48 MULTIPLE SIGNAL DETECTION APPLIED TO GIST-BASED DISCRIMINATION OF GENETIC RISK IN BREAST CANCER

Wednesday, October 17, 2012
The Atrium (Hyatt Regency)
Poster Board # 48
Quantitative Methods and Theoretical Developments (MET)
Candidate for the Lee B. Lusted Student Prize Competition

Christopher R. Fisher, M.A.1, Christopher R. Wolfe, Ph.D.1, Valerie Reyna, PhD2, Colin L. Widmer, BA1, Elizabeth M. Cedillos, M.A.1 and Priscila G. Brust-Renck, M.A.2, (1)Miami University, Oxford, OH, (2)Cornell University, Ithaca, NY

Purpose: Develop an instrument using Multiple Signal Detection (MSD) measuring how people assess genetic breast cancer risk.

Methods: Widespread innumeracy creates problems when people estimate risk as probabilities. This technique asks people to make simple, ordinal "gist" assessments of low (L), medium (M), or high (H) risk. The model provides quantitative measures of sensitivity and biases in judgment criteria. The MSD model quantifies the ability to discriminate between risk categories (d') and biases in the criteria used to make such discriminations.  In Study 1, untrained participants rated scenarios. In Study 2, before rating scenarios, participants were randomly assigned to either Intelligent Tutoring System (ITS); National Cancer Institute (NCI) website; or control groups.    Our MSD model provides three discriminability measurers: d'(L-M) is sensitivity in distinguishing between low and medium risk scenarios; d'(M-H) and d'(L-H) assess sensitivity in distinguishing between low and medium risk, and low and high risk scenarios respectively.    We developed 12 scenarios about breast cancer and genetic risk, describing women of low, medium, and high risk. Each scenario was equated in word length and reading level and included a woman's name, age, ethnicity, hometown, and personal and family health facts. The four low, medium, and high risk scenarios had Pedigree Assessment Tool scores of 0, 3–5, and 8–10 respectively; and mean Gail Model lifetime risk estimates of 4.9%, 7.4%, and 12.9% respectively.

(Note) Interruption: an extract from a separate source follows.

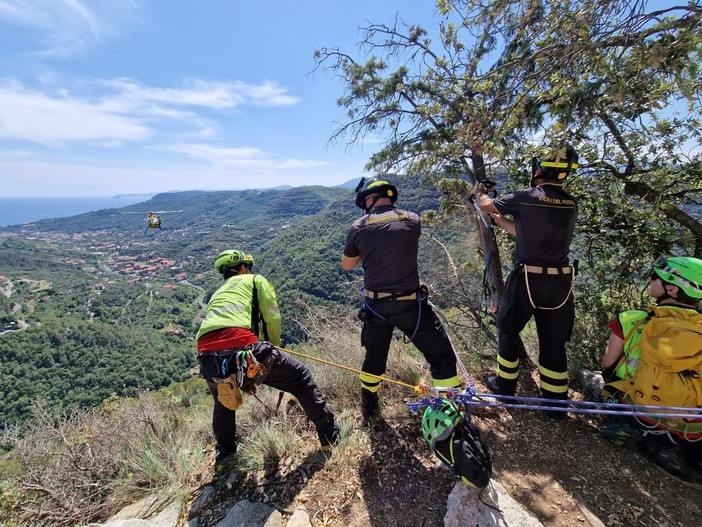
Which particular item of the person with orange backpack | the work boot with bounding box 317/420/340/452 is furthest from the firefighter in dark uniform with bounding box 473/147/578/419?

Results: In Study 1, d'(L-M)=0.68 and d'(M-H)=0.53, both indicate a modest ability to distinguish between these risk levels. d'(L-H)=1.21 indicates a better ability to distinguish between low and high risk scenarios. Study 2 control group results were d'(L-M)=0.56; d'(M-H)=0.51; and d'(L-H)=1.07. Nonparametric permutation tests revealed significantly increased discriminability in all risk categories for ITS compared to the control group, d'(L-M)=1.09; d'(M-H)=0.97; and d'(L-H)=2.06, p<0.0005. The figure shows distributions for the ITS group with d'(L) set at 0 as a reference point.

Conclusions: Untrained participants modestly distinguished among low, medium, and high breast cancer risk levels. The ITS and NCI interventions significantly improved discriminability, while leaving the criteria relatively unaffected. Using MSD with these scenarios is a powerful tool for assessing the effectiveness of interventions because it provides separate measures of discriminability and criteria bias at different risk levels that are theoretically compatible with ordinal gist-based discrimination judgments.